4 IPMI checks

Overview

You can monitor the health and availability of Intelligent Platform Management Interface (IPMI) devices in Zabbix. To perform IPMI checks Zabbix server must be initially configured with IPMI support.

IPMI is a standardized interface for remote "lights-out" or "out-of-band" management of computer systems. It allows to monitor hardware status directly from the so-called "out-of-band" management cards, independently from the operating system or whether the machine is powered on at all.

Zabbix IPMI monitoring works only for devices having IPMI support (HP iLO, DELL DRAC, IBM RSA, Sun SSP, etc).

Since Zabbix 3.4, a new IPMI manager process has been added to schedule IPMI checks by IPMI pollers. Now a host is always polled by only one IPMI poller at a time, reducing the number of open connections to BMC controllers. With those changes it's safe to increase the number of IPMI pollers without worrying about BMC controller overloading. The IPMI manager process is automatically started when at least one IPMI poller is started.

See also known issues for IPMI checks.

Configuration

Host configuration

A host must be configured to process IPMI checks. An IPMI interface must be added, with the respective IP and port numbers, and IPMI authentication parameters must be defined.

See the configuration of hosts for more details.

Server configuration

By default, the Zabbix server is not configured to start any IPMI pollers, thus any added IPMI items won't work. To change this, open the Zabbix server configuration file (zabbix_server.conf) as root and look for the following line:

# StartIPMIPollers=0

Uncomment it and set poller count to, say, 3, so that it reads:

StartIPMIPollers=3

Save the file and restart zabbix_server afterwards.

Item configuration

When configuring an item on a host level:

  • Select 'IPMI agent' as the Type
  • Enter an item key that is unique within the host (say, ipmi.fan.rpm)
  • For Host interface select the relevant IPMI interface (IP and port). Note that an IPMI interface must exist on the host.
  • Specify the IPMI sensor (for example 'FAN MOD 1A RPM' on Dell Poweredge) to retrieve the metric from. By default, the sensor ID should be specified. It is also possible to use prefixes before the value:
    • id: - to specify sensor ID;
    • name: - to specify sensor full name. This can be useful in situations when sensors can only be distinguished by specifying the full name.
  • Select the respective type of information ('Numeric (float)' in this case; for discrete sensors - 'Numeric (unsigned)'), units (most likely 'rpm') and any other required item attributes
Supported checks

The table below describes in-built items that are supported in IPMI agent checks.

Item key
Description Return value Comments
ipmi.get
IPMI-sensor related information.
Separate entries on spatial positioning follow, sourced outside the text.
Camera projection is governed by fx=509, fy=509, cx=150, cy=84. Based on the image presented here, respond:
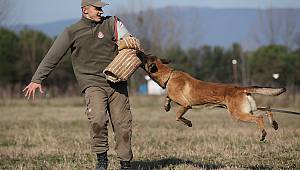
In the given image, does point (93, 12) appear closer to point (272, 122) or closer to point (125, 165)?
point (125, 165)

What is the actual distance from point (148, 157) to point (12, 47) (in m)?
35.7

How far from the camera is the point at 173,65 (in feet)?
151

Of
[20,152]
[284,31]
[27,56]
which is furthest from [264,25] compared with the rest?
[20,152]

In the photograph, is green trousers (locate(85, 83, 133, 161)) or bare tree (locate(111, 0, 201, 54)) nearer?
green trousers (locate(85, 83, 133, 161))

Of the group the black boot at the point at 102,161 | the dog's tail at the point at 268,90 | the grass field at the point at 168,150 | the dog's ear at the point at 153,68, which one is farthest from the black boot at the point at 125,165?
the dog's tail at the point at 268,90

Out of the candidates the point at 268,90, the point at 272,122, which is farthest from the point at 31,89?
the point at 272,122

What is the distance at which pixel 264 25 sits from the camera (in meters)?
53.7

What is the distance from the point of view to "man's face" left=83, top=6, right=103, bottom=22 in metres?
6.86

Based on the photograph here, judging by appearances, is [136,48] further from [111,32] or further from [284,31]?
[284,31]

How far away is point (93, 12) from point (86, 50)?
526 mm

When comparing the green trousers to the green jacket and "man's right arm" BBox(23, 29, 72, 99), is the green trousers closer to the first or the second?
the green jacket

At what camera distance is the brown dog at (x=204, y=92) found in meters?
7.70

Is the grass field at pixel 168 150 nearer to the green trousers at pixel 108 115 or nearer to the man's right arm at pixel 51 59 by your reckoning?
the green trousers at pixel 108 115

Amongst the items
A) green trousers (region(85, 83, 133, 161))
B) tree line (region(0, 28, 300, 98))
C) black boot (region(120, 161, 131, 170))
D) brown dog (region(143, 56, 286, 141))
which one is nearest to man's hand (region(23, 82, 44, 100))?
green trousers (region(85, 83, 133, 161))
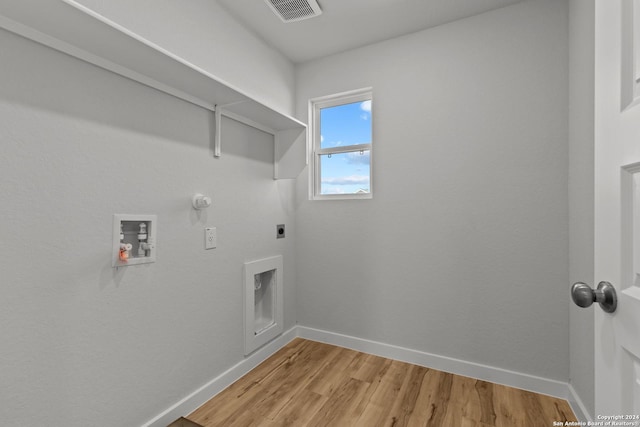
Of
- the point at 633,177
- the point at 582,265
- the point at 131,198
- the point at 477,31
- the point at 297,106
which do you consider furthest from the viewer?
the point at 297,106

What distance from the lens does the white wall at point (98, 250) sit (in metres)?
1.02

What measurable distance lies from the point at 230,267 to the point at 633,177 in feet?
6.18

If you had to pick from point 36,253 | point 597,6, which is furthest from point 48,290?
point 597,6

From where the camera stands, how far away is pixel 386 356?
2217 millimetres

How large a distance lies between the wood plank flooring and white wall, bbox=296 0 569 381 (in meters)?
0.21

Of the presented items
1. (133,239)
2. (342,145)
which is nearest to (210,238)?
(133,239)

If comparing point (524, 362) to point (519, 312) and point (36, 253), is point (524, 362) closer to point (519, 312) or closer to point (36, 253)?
point (519, 312)

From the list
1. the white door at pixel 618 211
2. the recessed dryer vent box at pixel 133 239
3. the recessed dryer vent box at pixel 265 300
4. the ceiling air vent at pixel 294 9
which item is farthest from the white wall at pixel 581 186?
the recessed dryer vent box at pixel 133 239

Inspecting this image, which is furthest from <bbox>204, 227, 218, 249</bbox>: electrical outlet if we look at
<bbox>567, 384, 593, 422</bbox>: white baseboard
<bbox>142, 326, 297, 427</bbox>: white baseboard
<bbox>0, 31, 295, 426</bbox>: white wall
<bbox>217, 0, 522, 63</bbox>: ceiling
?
<bbox>567, 384, 593, 422</bbox>: white baseboard

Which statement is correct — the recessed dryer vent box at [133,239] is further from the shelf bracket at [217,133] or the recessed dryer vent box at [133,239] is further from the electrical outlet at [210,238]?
the shelf bracket at [217,133]

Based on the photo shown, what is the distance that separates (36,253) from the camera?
1.05 meters

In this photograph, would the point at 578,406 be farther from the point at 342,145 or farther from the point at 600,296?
the point at 342,145

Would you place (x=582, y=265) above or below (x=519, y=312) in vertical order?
above

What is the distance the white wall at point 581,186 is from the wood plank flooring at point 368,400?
349 mm
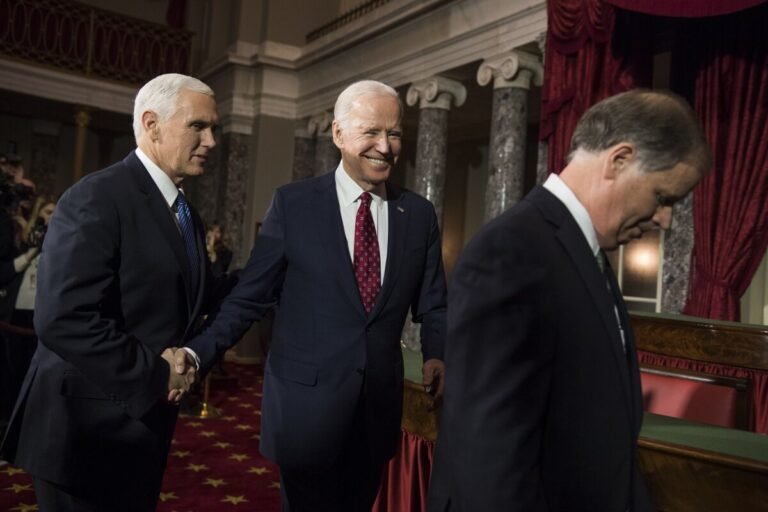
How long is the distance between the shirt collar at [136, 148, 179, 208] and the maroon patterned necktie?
22.8 inches

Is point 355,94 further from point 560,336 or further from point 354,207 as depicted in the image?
point 560,336

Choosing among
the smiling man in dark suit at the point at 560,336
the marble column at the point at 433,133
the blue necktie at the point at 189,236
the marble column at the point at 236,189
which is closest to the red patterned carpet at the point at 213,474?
the blue necktie at the point at 189,236

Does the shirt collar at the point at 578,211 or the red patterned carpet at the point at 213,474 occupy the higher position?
the shirt collar at the point at 578,211

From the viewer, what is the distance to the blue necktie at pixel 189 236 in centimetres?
201

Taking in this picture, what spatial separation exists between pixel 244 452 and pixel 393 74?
5.68 meters

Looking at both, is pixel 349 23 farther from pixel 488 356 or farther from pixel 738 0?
pixel 488 356

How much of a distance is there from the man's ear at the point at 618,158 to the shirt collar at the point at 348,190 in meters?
1.18

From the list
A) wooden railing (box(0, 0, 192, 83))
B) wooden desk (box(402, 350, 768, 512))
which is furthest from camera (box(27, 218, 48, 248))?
wooden railing (box(0, 0, 192, 83))

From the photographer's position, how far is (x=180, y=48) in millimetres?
13094

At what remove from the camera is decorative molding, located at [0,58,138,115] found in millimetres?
11328

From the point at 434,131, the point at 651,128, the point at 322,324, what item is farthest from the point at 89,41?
the point at 651,128

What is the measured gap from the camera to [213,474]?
4.83m

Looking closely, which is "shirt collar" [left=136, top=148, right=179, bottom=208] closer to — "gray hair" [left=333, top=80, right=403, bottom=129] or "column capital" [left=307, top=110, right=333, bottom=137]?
"gray hair" [left=333, top=80, right=403, bottom=129]

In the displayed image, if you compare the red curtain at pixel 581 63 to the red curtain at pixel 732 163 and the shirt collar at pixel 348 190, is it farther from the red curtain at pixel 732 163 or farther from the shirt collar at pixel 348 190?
the shirt collar at pixel 348 190
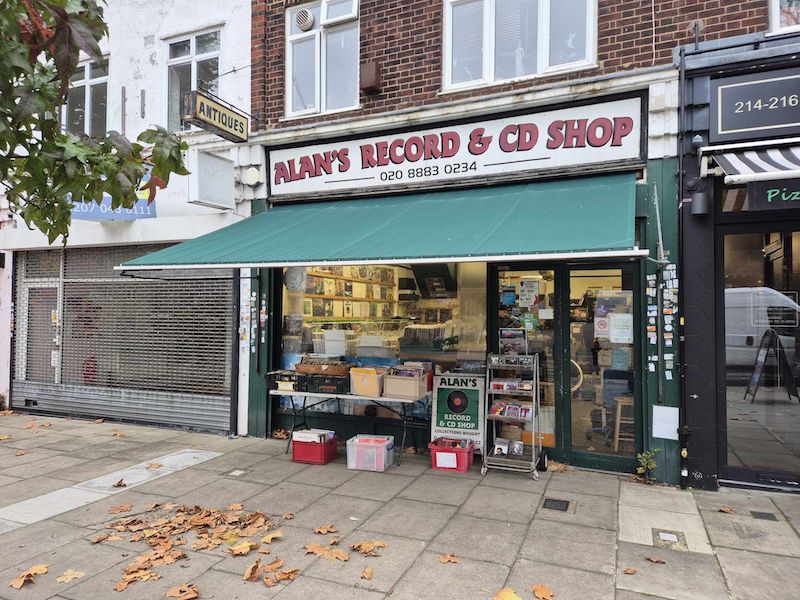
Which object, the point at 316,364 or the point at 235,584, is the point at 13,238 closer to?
the point at 316,364

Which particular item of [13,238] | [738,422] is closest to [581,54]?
[738,422]

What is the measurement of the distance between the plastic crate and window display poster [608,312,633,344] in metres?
3.01

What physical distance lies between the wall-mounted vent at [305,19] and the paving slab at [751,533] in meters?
8.01

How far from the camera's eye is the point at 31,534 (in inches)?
185

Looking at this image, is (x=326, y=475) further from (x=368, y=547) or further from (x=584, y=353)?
(x=584, y=353)

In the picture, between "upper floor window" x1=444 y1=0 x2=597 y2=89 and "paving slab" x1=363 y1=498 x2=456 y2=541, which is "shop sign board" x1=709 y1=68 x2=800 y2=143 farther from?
"paving slab" x1=363 y1=498 x2=456 y2=541

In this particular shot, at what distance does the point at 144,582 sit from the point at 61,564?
32.3 inches

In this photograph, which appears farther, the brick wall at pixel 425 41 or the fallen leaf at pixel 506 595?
the brick wall at pixel 425 41

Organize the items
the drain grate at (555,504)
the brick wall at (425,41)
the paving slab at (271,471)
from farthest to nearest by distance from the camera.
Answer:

JSON object This item can be used for the discovery of IPMI sensors.
Supported since Zabbix 5.0.0.

Timeout and session termination

IPMI message timeouts and retry counts are defined in OpenIPMI library. Due to the current design of OpenIPMI, it is not possible to make these values configurable in Zabbix, neither on interface nor item level.

IPMI session inactivity timeout for LAN is 60 +/-3 seconds. Currently it is not possible to implement periodic sending of Activate Session command with OpenIPMI. If there are no IPMI item checks from Zabbix to a particular BMC for more than the session timeout configured in BMC then the next IPMI check after the timeout expires will time out due to individual message timeouts, retries or receive error. After that a new session is opened and a full rescan of the BMC is initiated. If you want to avoid unnecessary rescans of the BMC it is advised to set the IPMI item polling interval below the IPMI session inactivity timeout configured in BMC.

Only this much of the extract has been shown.